**GIVEN PROBLEM:** Output all records precisely as written.

--- Start ---

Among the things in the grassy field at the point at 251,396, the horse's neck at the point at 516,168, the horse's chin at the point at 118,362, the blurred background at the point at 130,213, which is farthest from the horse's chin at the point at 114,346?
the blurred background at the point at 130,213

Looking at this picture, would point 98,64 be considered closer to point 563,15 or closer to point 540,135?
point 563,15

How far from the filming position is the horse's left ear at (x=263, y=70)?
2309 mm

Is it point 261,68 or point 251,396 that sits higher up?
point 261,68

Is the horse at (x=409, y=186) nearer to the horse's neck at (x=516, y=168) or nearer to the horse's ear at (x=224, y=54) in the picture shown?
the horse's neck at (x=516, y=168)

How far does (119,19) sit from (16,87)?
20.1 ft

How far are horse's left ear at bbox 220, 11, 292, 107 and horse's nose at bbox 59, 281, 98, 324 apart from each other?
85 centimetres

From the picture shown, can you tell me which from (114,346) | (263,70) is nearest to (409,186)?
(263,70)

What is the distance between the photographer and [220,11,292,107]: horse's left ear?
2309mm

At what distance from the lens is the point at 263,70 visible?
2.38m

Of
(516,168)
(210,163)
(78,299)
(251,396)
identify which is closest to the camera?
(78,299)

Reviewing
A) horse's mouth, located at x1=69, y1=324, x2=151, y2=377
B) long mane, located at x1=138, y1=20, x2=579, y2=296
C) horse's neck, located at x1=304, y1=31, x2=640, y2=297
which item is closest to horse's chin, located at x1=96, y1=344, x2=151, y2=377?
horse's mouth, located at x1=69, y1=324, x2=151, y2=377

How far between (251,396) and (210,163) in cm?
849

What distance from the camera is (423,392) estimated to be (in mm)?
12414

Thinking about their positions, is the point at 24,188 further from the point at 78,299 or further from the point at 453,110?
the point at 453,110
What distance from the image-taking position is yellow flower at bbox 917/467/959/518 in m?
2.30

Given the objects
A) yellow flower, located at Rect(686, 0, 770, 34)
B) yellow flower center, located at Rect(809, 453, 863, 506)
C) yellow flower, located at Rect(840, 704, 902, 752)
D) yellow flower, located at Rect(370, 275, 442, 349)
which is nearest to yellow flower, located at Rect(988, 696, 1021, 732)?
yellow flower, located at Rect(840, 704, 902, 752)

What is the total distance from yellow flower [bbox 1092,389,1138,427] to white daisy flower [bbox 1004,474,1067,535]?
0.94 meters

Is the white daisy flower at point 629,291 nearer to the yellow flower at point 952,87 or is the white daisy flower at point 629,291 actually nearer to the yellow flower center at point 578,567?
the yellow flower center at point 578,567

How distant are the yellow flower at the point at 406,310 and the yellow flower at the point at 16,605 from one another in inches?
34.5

--- End ---

**SOLUTION FOR THIS EXERCISE:**
Among the things in the grassy field at the point at 251,396, the horse's neck at the point at 516,168, the horse's chin at the point at 118,362, the blurred background at the point at 130,213, which is farthest from the horse's chin at the point at 114,346?
the blurred background at the point at 130,213

Looking at this picture, would point 98,64 be considered closer to point 563,15 or closer to point 540,135?
point 563,15

How far from the filming position is the horse's left ear at (x=263, y=70)?
2309 mm

Is it point 261,68 or point 251,396 that sits higher up?
point 261,68

Is the horse at (x=409, y=186) nearer to the horse's neck at (x=516, y=168) or nearer to the horse's ear at (x=224, y=54) in the picture shown?
the horse's neck at (x=516, y=168)

How far does (119,19) sit from (16,87)?
20.1 ft

How far are horse's left ear at bbox 220, 11, 292, 107 and horse's nose at bbox 59, 281, 98, 324 apart from each other?
85 centimetres

From the picture shown, can you tell me which from (114,346) | (263,70) is nearest to (409,186)?
(263,70)

What is the distance between the photographer and [220,11,292,107]: horse's left ear?
2309mm

At what distance from the lens is the point at 263,70 visible?
2.38m

Of
(516,168)
(210,163)
(78,299)
(251,396)
identify which is closest to the camera?
(78,299)

Reviewing
A) horse's mouth, located at x1=69, y1=324, x2=151, y2=377
B) long mane, located at x1=138, y1=20, x2=579, y2=296
C) horse's neck, located at x1=304, y1=31, x2=640, y2=297
which item is closest to horse's chin, located at x1=96, y1=344, x2=151, y2=377?
horse's mouth, located at x1=69, y1=324, x2=151, y2=377

How far between (251,396) and (210,163) in cm?
849

What distance from the camera is (423,392) estimated to be (in mm)?
12414

Thinking about their positions, is the point at 24,188 further from the point at 78,299 or further from the point at 453,110?
the point at 453,110
What distance from the image-taking position is yellow flower at bbox 917/467/959/518 in m?
2.30

Given the objects
A) yellow flower, located at Rect(686, 0, 770, 34)
B) yellow flower center, located at Rect(809, 453, 863, 506)
C) yellow flower, located at Rect(840, 704, 902, 752)
D) yellow flower, located at Rect(370, 275, 442, 349)
which is nearest to yellow flower, located at Rect(988, 696, 1021, 732)?
yellow flower, located at Rect(840, 704, 902, 752)

What is the total distance from yellow flower [bbox 1092,389,1138,427] to white daisy flower [bbox 1004,474,1067,535]?
0.94 meters

Is the white daisy flower at point 629,291 nearer to the yellow flower at point 952,87 or is the white daisy flower at point 629,291 actually nearer to the yellow flower center at point 578,567?
the yellow flower center at point 578,567

How distant are the yellow flower at the point at 406,310 and the yellow flower at the point at 16,605 from one another in inches?
34.5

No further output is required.